* SOURCE TEXT:
Ten-minute food delivery startup Swish has raised $38 Mn (Rs 319 Cr) in a Series B round co-led by Hara Global Capital and Bain Capital Ventures, with follow-on participation from Accel and venture debt from Alteria Capital and Stride Ventures — valuing the Bengaluru-based company at $140 Mn (Rs 1,267 Cr) post-money, a +133% jump from its $60 Mn Series A valuation set just 12 months ago.

This positions Swish as the sole well-capitalised pure-play in India’s 10-minute food delivery segment, at a moment when every large competitor — Swiggy, Zomato, Zepto, and Ola — has pulled back or shut down their own rapid food delivery experiments. With $54 Mn in total funding now behind it, Swish has the runway to prove that a vertically integrated, hyperlocal model can do what the marketplace giants could not — and multi-city investors are watching closely.

STARTUPFEED INSIGHT

  • What the numbers say: Swish’s 4x order growth in four months — from 5,000 to 20,000 daily orders — while operating only in 10 Bengaluru micro-markets signals near-maximum density utilisation in its Delight Centers; replication across new cities is the only lever left for the next valuation jump.

* ACTIVITIES:
A - Answer these from the Swish funding report, one per line:
(i) Which two firms co-led the Series B round?
(ii) How much total funding does Swish now have behind it?
(iii) How many daily orders did Swish go from and to in four months?
B - Copy out a passage of the Swish funding report word for word. Begin at the words "This positions Swish" and stop after "next valuation jump.".
The records that come next are separate material, not part of the Swish funding report.

* Stored items:
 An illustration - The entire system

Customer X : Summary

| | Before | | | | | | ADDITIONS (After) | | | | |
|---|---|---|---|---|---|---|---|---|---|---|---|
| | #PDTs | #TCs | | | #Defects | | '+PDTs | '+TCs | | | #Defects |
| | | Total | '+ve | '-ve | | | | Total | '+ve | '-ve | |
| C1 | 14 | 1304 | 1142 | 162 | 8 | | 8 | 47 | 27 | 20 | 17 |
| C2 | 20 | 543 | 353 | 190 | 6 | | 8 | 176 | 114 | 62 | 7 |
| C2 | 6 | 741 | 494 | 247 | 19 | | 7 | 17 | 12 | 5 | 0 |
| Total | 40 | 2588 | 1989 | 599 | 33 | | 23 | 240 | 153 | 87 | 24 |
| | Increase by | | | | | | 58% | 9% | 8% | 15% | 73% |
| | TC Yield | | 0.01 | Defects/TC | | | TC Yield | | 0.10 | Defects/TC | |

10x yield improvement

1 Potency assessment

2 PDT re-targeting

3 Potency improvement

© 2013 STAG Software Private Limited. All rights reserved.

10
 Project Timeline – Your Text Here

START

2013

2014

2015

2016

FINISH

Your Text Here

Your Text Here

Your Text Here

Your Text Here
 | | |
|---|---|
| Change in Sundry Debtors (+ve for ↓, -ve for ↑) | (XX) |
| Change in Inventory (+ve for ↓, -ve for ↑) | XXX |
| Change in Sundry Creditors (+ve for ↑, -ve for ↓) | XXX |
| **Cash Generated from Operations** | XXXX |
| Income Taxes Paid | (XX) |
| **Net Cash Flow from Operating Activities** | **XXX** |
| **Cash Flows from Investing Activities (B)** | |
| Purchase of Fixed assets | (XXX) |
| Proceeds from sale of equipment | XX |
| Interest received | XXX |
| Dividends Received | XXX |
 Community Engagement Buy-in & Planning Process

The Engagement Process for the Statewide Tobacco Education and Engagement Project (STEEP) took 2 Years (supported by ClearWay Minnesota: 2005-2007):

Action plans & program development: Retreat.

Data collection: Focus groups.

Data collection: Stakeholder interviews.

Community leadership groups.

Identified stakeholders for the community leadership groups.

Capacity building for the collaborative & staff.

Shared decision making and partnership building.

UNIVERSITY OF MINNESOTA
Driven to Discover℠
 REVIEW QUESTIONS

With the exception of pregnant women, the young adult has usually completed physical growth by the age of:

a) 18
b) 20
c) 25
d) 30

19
* * *
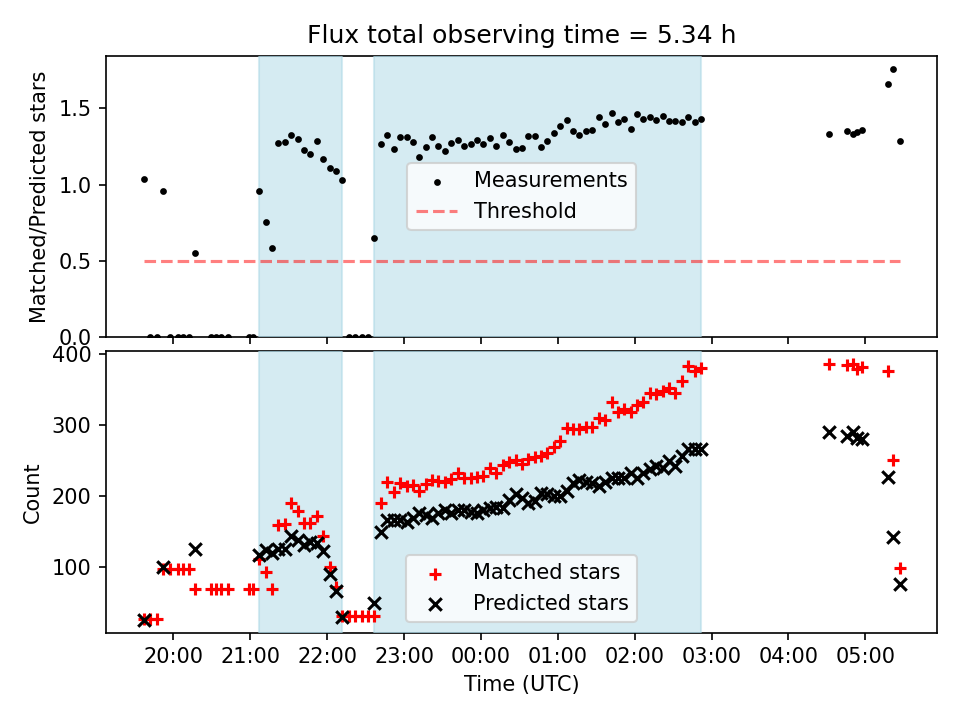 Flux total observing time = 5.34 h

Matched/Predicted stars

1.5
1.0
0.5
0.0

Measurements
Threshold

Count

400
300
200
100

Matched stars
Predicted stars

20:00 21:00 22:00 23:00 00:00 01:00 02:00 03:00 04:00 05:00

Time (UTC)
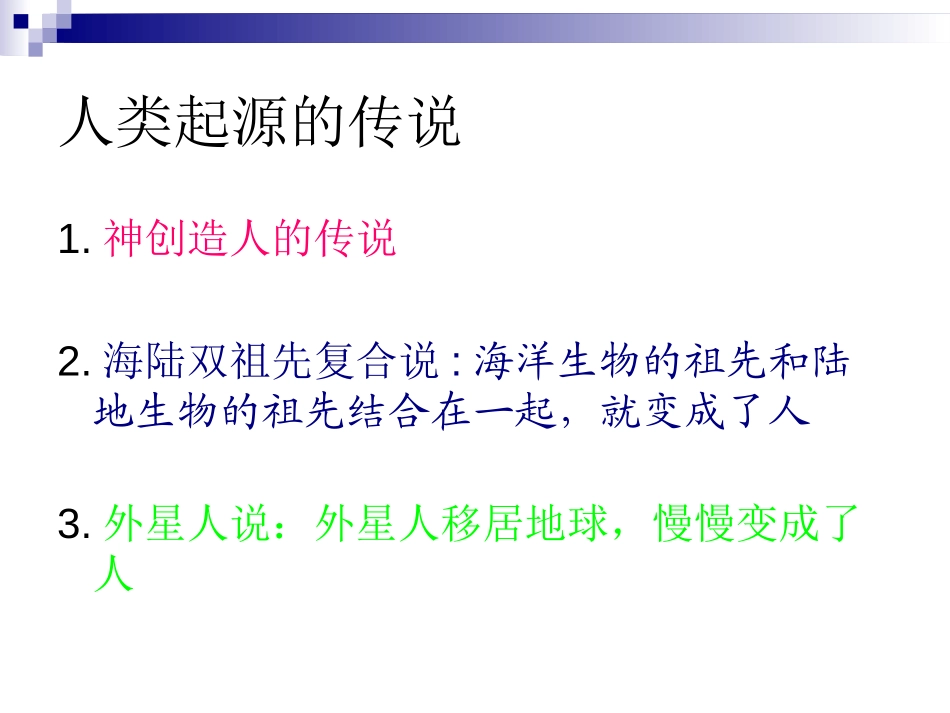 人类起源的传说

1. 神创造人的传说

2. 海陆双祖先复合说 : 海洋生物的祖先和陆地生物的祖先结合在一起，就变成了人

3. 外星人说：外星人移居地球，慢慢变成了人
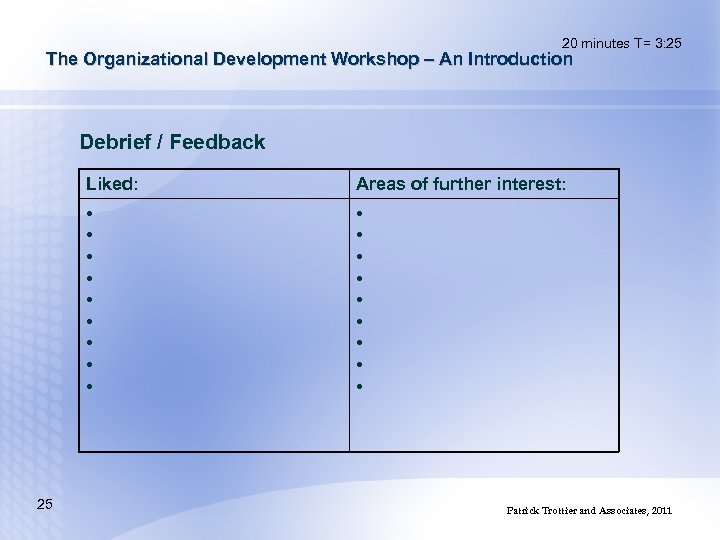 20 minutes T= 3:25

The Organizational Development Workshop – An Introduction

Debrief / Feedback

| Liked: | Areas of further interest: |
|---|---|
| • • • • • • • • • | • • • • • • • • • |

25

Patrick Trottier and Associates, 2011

* ANSWER LIST:
A -
(i) Hara Global Capital and Bain Capital Ventures
(ii) $54 Mn
(iii) From 5,000 to 20,000

B -
This positions Swish as the sole well-capitalised pure-play in India’s 10-minute food delivery segment, at a moment when every large competitor — Swiggy, Zomato, Zepto, and Ola — has pulled back or shut down their own rapid food delivery experiments. With $54 Mn in total funding now behind it, Swish has the runway to prove that a vertically integrated, hyperlocal model can do what the marketplace giants could not — and multi-city investors are watching closely.

STARTUPFEED INSIGHT

  • What the numbers say: Swish’s 4x order growth in four months — from 5,000 to 20,000 daily orders — while operating only in 10 Bengaluru micro-markets signals near-maximum density utilisation in its Delight Centers; replication across new cities is the only lever left for the next valuation jump.